Fligler prend plus solidement appui dans le creux des reins de Landsman. Il s’ensuit le petit moment d’embarras éprouvé par des inconnus réunis dans un ascenseur. Baronshteyn consulte sa luxueuse montre suisse.

— Jusqu’à quand j’aurai droit à ça ? se rebiffe Landsman. Juste pour savoir…

— Ah ! répond Fligler. Je meurs de rire.

— Roboy est un thérapeute confirmé de la désintoxication, répond Baronshteyn en affectant une patience indulgente, remarquablement proche de celle de Bina quand elle s’adresse à l’une des cinq milliards de personnes, Landsman entre autres, qu’elle tient tout bien considéré pour des imbéciles. Lui et son équipe ont sincèrement essayé d’aider le fils du rebbè. La présence de Mendel ici était entièrement volontaire. Quand il a pris la décision de partir, il n’y avait rien qu’ils puissent faire pour le retenir.

— La nouvelle vous a brisé le cœur, j’en suis sûr, ironise Landsman.

— Qu’entendez-vous par là ?

— Un Mendel Shpilman désintoxiqué ne représentait plus aucune menace pour vous, j’imagine ? Pour votre statut d’héritier présomptif ?

— Oy ! s’exclame Baronshteyn. Mais qu’est-ce que vous ne savez pas ?

La porte de la cuisine s’ouvre et Roboy les rejoint discrètement, les sourcils arqués. Avant que le battant se referme en claquant, Landsman entrevoit deux jeunes hommes barbus, affublés de costumes sombres mal coupés. Des costauds, dont un a l’escargot noir d’un écouteur lové dans le lobe de l’oreille. Au recto de la porte, sur une petite plaque, on peut lire : CUISINE ÉQUIPÉE GRÂCE AUX DONS GÉNÉREUX DE MR ET MRS LANCE PEARLSTEIN PIKESVILLE MARYLAND.

— Huit minutes, dit Roboy. Dix au maximum.

— Quelqu’un arrive ? demande Landsman.

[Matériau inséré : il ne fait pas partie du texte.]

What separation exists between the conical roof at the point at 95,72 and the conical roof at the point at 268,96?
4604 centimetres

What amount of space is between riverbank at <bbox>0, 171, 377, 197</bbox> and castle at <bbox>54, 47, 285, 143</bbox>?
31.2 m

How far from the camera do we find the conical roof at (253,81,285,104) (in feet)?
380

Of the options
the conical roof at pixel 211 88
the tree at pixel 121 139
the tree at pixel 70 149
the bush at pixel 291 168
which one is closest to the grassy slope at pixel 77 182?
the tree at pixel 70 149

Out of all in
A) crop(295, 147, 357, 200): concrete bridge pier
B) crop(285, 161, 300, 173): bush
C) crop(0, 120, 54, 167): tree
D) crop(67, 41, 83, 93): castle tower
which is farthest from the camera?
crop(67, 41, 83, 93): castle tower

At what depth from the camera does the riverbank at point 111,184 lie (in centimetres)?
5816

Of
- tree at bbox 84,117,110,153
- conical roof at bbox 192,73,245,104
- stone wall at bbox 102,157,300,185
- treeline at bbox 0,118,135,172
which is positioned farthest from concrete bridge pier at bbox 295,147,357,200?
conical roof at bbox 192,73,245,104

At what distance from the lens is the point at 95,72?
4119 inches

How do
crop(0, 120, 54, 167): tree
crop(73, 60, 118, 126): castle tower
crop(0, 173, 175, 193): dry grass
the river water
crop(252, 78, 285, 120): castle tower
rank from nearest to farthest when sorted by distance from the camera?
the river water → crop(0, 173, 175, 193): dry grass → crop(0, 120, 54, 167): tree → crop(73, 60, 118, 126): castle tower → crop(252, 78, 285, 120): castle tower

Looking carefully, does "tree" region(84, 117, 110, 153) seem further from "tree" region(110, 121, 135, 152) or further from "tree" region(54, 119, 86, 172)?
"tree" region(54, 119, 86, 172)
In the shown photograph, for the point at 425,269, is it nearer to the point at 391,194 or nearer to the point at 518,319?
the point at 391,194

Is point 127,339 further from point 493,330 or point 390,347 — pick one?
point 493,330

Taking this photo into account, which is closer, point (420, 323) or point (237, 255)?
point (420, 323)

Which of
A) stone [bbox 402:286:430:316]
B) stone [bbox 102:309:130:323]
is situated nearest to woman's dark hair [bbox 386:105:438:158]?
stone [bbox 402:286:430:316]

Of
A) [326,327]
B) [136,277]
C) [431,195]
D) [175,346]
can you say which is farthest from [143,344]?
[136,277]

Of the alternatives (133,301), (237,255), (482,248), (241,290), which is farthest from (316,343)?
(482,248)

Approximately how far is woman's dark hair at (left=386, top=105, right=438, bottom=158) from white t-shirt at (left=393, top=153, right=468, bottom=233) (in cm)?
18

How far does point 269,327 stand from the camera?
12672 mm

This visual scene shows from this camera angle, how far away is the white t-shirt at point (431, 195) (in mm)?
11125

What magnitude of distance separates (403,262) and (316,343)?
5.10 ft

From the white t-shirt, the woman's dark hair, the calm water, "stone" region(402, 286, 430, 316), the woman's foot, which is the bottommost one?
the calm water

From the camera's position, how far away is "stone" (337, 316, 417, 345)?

Qui est-ce ? Heskel Shpilman ? Ou sait-il seulement que vous êtes ici, Baronshteyn ? Êtes-vous là pour passer un marché avec ces gens ? S’intéressent-ils au combat verbover ? Que voulaient-ils de Mendel ? Alliez-vous l’utiliser pour forcer la main du rebbè ?

— J’ai l’impression qu’il vous faut relire votre fameux document, observe Baronshteyn. Ou prier Sender Slonim de vous expliquer ce qu’il contient.

Landsman entend des allées et venues, le crissement de pieds de chaises sur un plancher. Au loin, le vrombissement et le cliquetis d’un moteur électrique, une voiture de golf qui s’éloigne à toute allure.

— On ne peut plus maintenant, dit Roboy, s’approchant de Landsman avant de se dresser au-dessus de lui.

Sa grande barbe lui envahit le visage des pommettes jusqu’en bas, obstruant ses narines, poussant en fines vrilles sur les pavillons de ses oreilles.

— La dernière chose qu’il souhaite, c’est qu’il y ait des remous, ajoute-t-il. O.K., inspecteur.

Son élocution lente devient sirupeuse, brusquement plus chaleureuse, imprégnée d’une affection superficielle. Landsman se raidit, s’attendant au mauvais coup que ce changement d’attitude laisse sûrement présager et qui se révèle être une simple piqûre au bras, rapide et experte.

Dans les secondes oniriques qui précèdent sa perte de connaissance, la langue gutturale que Roboy a utilisée résonne encore aux oreilles de Landsman ; il a un éblouissement, une intuition invraisemblable, proche de l’illumination onirique issue de l’invention d’une grande théorie ou de la composition d’un beau poème qui, au matin, se révèlent être du charabia. Ces Juifs de l’autre côté de la porte, ils parlent de roses et d’encens. Ils affrontent le vent du désert sous des palmiers dattiers, et Landsman est là aussi, avec sa grande tunique flottante qui le protège du soleil biblique, parlant l’hébreu. Ils sont tous amis et frères, et les montagnes moutonnent comme des béliers, et les collines comme de petits agneaux.